Thứ Ba, 12 tháng 6, 2012

What was HBO thinking???


HEMINGWAY & GELLHORN is so bad that if Hemingway were still alive this would have killed him. It’s hard to believe HBO could miss so badly but this is the HEAVEN’S GATE of cable.

What it’s supposed to be: a sweeping historic romance between two colorful larger-than-life characters.

What it really is: a seeping hysterical booty call between two cartoon characters.

Clive Owens plays Kevin Kline playing Cole Porter playing Ernest Hemingway. And he is Oscar worthy compared to Nicole Kidman’s performance, which wouldn’t get her cast as a walk-on in a high school play. Her take on a hard-bitten, hard drinking, bad-ass journalist Martha Gellhorn was absolutely laughable. Carol Kane would be more believable.

Every macho bullshit cliché is included in this bomb.
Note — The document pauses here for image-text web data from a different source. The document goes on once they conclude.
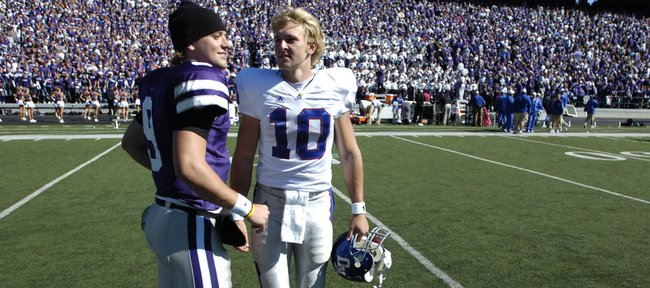 Back when they met on the field at KSU Stadium after the 2005 Sunflower Showdown, Dylan, left, and Kerry Meier both were quarterbacks. Kerry Meier — a red-shirt in 2005 — since has moved to wide receiver.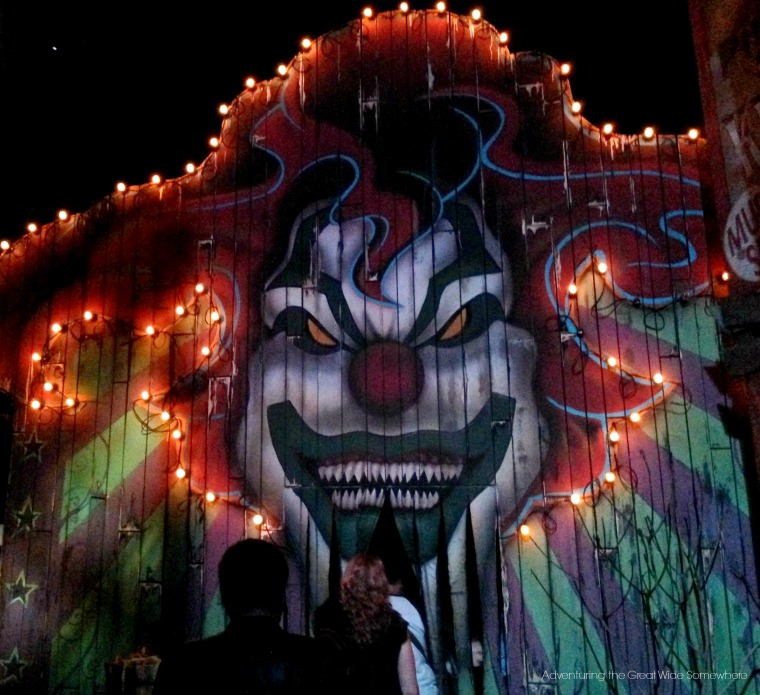 Monsters and Mayhem Entrance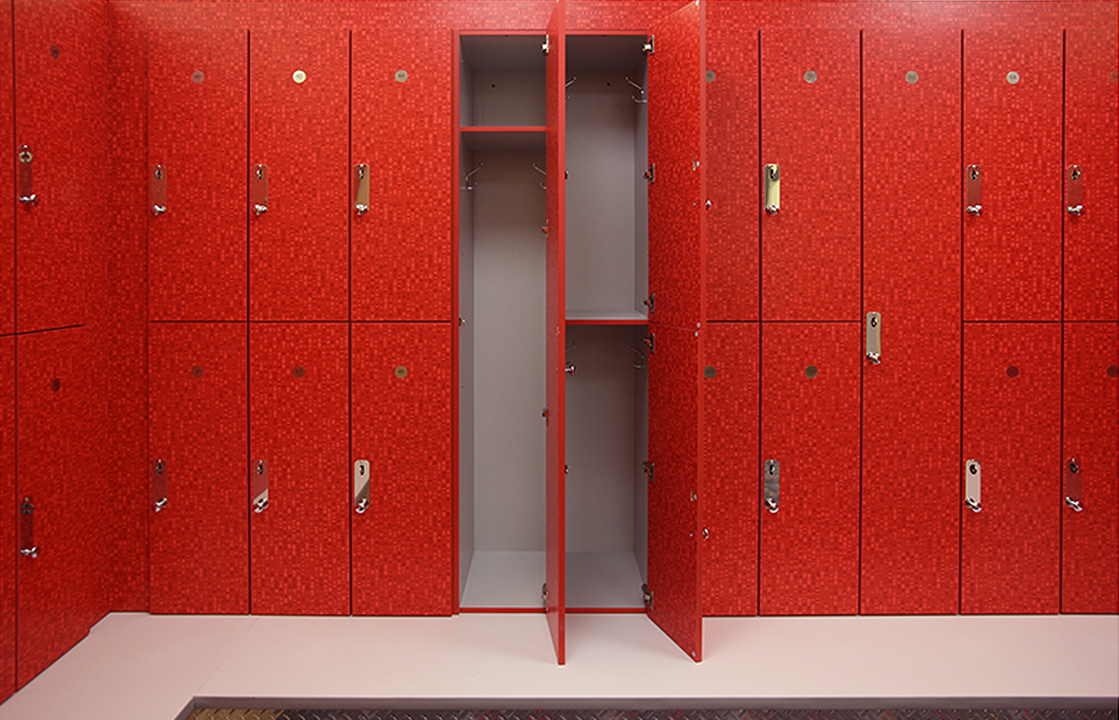 Laminate Lockers Fitness Finishes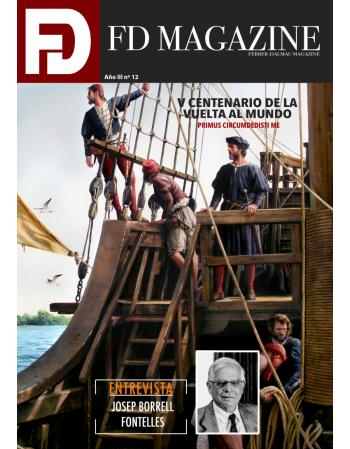 FD Magazine Nº 12: V...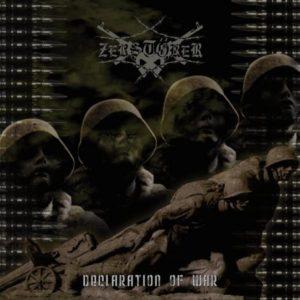 zerstorer-declaration-of-war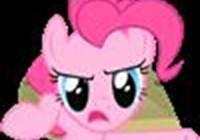 Pinkie_Responsiblity_Pie
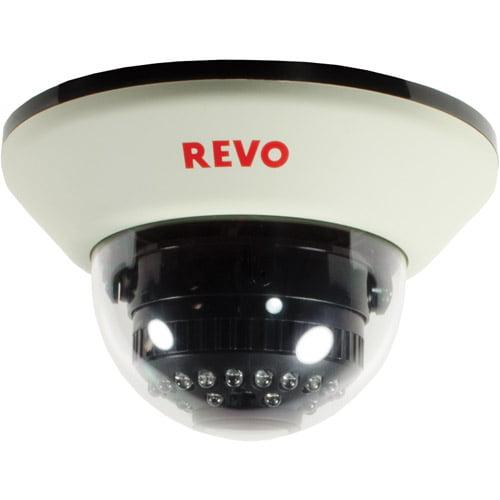 Revo America 1200TVL Indoor Dome Surveillance Camera with 100' Night Vision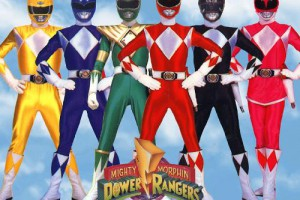 ¡Quién te ha visto y quién te ve! Power Rangers primera generación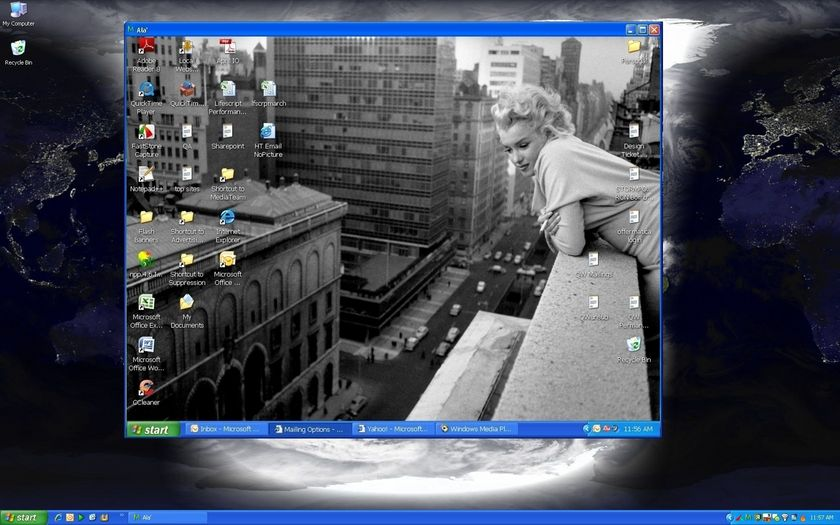 10 Best Alternative Software Similar to Teamviewer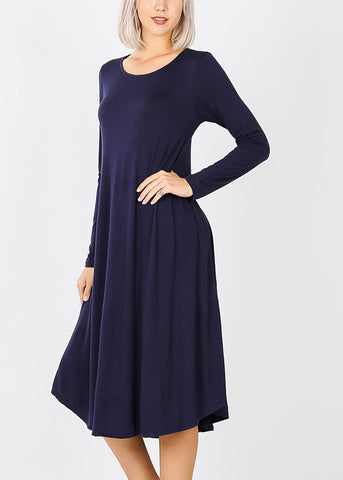Navy Long Sleeve Pocket Dress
Papa reels in giant marlins, has a rifle collection, mounted big game, drinks out of the bottle, eats raw onions, sings rebellious anthems, plays Russian roulette, wears flak jackets, and goes off to wars. Except when he’s at the wars he just sorta hangs out. Picture Geraldo Rivera in Iraq.


Nicole doesn’t pack a gun but never goes off to the front without her trusty red lipstick.  War is Hell-ena Rubenstein. 

The turgid, sexually-charged dialogue between her and “Papa” sounds like an old script from DRAGNET. I’m telling you, there are more laughs in the first ten minutes of this movie than the entire season of WHITNEY.

Typical line of cheesy dialogue: “FOR WHOM THE BELL TOLLS is selling like ice cream in hell.”

One stylistic device they employ is blending into black-and-white. But they fade in and out of it completely at will. Forty-five times. And sometimes for good measure, they tint the color sepia. Remember how your grandma used to keep adjusting her first color TV? That’s what this was like.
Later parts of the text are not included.